The question is whether they
are sufficiently serious to allow the appeal.
[2] The first irregularity is that the
trial court failed to apply s 170A of the Criminal Procedure Act 51
of 1977 (CPA) which provides:
‘
(1)
Whenever
criminal proceedings are pending before any court and it appears to
such court that it would expose any witness under the
biological or
mental age of eighteen years to undue mental stress or suffering if
he or she testifies at such proceedings, the
court may . . . appoint
a competent person as an intermediary in order to enable such witness
to give his or her evidence through
that intermediary.’
The complainant was 17 years when she
testified. Her sister, the second state witness, was 15 years when
she testified. Neither
the prosecutor nor the magistrate took steps
to secure the evidence of the child witnesses through an
intermediary.
[3] In
Director
of Public Prosecutions, Transvaal v Minister of Justice and
Constitutional Development and Others
2009
(2) SACR 130
(CC);
2009 (4) SA 222
(CC) the Constitutional Court (CC)
acknowledged that testifying in court is a daunting experience for a
child victim in a sexual
offence case.

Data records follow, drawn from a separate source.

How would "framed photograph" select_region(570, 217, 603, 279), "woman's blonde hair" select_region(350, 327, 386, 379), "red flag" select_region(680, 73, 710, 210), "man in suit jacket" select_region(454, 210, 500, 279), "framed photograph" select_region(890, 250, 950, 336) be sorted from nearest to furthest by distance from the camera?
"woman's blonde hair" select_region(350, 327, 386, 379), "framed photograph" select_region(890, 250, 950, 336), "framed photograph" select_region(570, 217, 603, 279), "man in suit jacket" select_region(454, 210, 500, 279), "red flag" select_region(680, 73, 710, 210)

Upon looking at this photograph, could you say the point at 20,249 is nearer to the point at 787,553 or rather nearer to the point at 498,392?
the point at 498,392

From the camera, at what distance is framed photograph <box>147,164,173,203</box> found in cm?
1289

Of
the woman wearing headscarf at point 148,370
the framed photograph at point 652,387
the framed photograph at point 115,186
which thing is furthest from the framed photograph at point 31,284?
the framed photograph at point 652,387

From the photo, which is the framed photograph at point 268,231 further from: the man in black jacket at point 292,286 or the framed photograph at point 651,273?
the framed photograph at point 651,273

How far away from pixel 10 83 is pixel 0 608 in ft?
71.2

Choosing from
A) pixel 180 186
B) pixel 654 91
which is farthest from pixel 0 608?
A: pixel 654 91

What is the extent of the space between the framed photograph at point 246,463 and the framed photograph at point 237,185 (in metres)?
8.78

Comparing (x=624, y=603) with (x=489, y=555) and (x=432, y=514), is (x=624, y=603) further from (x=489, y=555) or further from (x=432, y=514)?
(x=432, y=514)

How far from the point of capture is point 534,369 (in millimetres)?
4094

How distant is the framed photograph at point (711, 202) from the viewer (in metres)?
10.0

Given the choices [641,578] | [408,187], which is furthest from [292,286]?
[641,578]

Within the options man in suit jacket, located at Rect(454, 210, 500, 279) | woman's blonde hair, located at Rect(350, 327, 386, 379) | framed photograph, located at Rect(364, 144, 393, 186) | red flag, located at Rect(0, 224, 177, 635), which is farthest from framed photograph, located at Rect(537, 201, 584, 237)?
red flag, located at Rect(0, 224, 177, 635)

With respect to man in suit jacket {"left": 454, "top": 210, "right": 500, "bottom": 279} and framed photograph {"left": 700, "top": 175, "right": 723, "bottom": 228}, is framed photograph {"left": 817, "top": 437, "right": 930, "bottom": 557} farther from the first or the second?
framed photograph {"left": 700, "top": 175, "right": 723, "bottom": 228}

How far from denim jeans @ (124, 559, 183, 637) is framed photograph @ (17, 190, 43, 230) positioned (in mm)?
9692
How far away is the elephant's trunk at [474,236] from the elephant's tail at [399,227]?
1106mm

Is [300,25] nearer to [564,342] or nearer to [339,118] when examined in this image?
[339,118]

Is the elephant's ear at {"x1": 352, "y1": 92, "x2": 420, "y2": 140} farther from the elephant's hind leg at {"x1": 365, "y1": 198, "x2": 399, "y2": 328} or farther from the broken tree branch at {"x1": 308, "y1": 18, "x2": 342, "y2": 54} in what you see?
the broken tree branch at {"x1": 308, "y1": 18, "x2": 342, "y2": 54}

Testifying without the help of
an intermediary exposed the children in this case to undue mental
stress or suffering.
[4] Section 170A is
invoked before the child is subjected to undue stress or suffering.
1
The CC outlined the
procedure to be followed by all courts hearing child witnesses. The
procedure involves an assessment of the
child prior to testifying in
court. If an intermediary is needed the state must arrange for an
intermediary to be present in court.
At the commencement of the trial
the state must apply for the appointment of the intermediary. The CC
urged that this procedure
should ordinarily be followed in all
matters involving child complainants in sexual offences to meet the
objectives of s 170A(1)
of the CPA and s 128(2) of the Constitution
which promotes the best interests of the child to be of paramount
importance.
‘
This
should become a standard preoccupation of all criminal courts dealing
with child complainants in sexual offence cases. To the
extent that
current practice may fall short in this regard proper regard for
constitutional rights of children means that in every
criminal trial
in which a child complainant in a sexual offence case is to testify
the court must enquire into the need for the
appointment of an
intermediary where the state does not raise the issue. If necessary
the presiding officer must initiate an enquiry
into the desirability
of appointing an intermediary’
2
[5] The CC’s judgment, issued on
1 April 2009, should have been fresh in the minds of the learned
magistrate and prosecutor
in September 2009 when this trial
commenced. Clearly, neither s 170A nor the CC’s judgment
featured in the proceedings at
all.
[6] The second irregularity is that
the trial court failed to apply s 153(5) of the CPA which provides:
‘
Where
a witness at criminal proceedings before any court is under the age
of eighteen years, the court may direct that no person,
other than
such witness and his parent or guardian or a person
in
loco parentis
,
shall be present at such proceedings, unless such person's presence
is necessary in connection with such proceedings or is authorized
by
the court.’
Because a court room is generally not
a place for children, sub-sec 6 further empowers a court to direct
that no person under the
age of 18 years shall be present at criminal
proceedings unless he is a witness and is actually giving evidence in
such proceedings.
[7] At the commencement of the
proceedings the learned magistrate noted that the complainant was 17
years old and asked that the
court be cleared of all but the
accused’s family, the complainant and the second child witness.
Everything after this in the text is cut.